▶ [Exercise prompt]
Retype exactly the lines that run from the line with "order: Rodentia" to the final line of the entries, keeping both ends and nothing else.

Start of Provided data

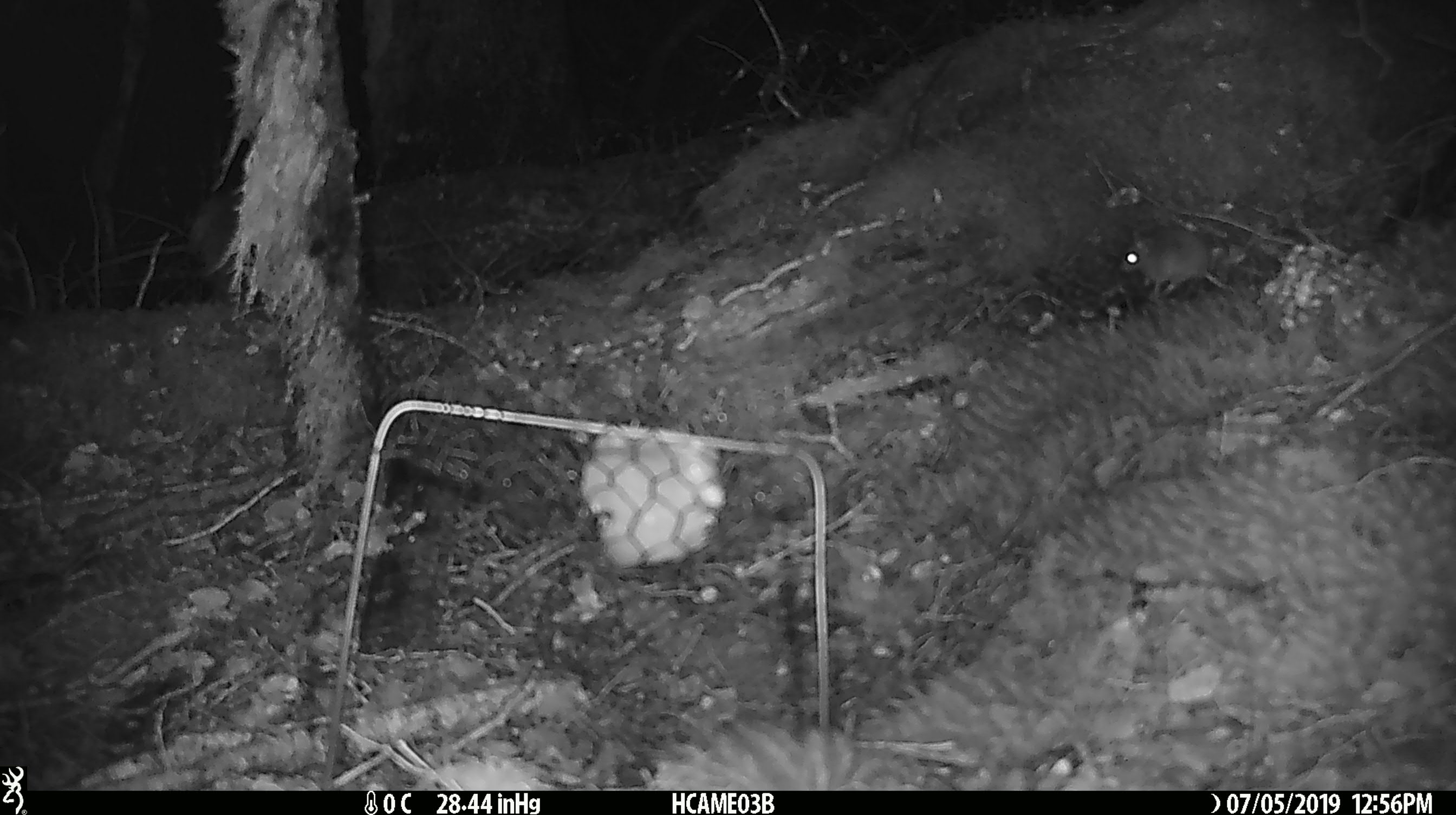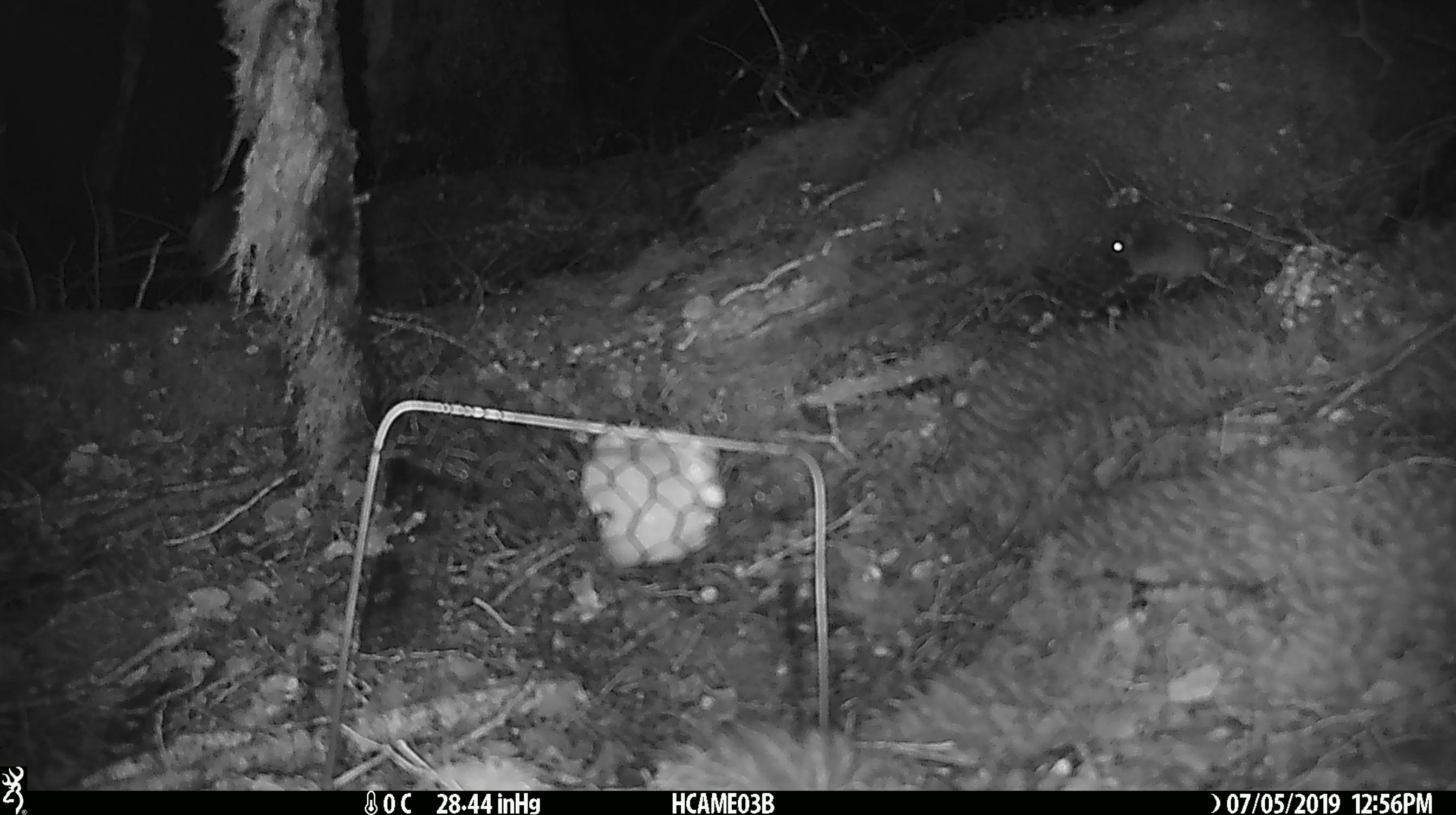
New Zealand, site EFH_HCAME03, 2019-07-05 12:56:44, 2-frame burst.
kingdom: Animalia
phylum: Chordata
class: Mammalia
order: Rodentia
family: Muridae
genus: Mus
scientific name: Mus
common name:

End of Provided data

▶ [Result]
order: Rodentia
family: Muridae
genus: Mus
scientific name: Mus
common name:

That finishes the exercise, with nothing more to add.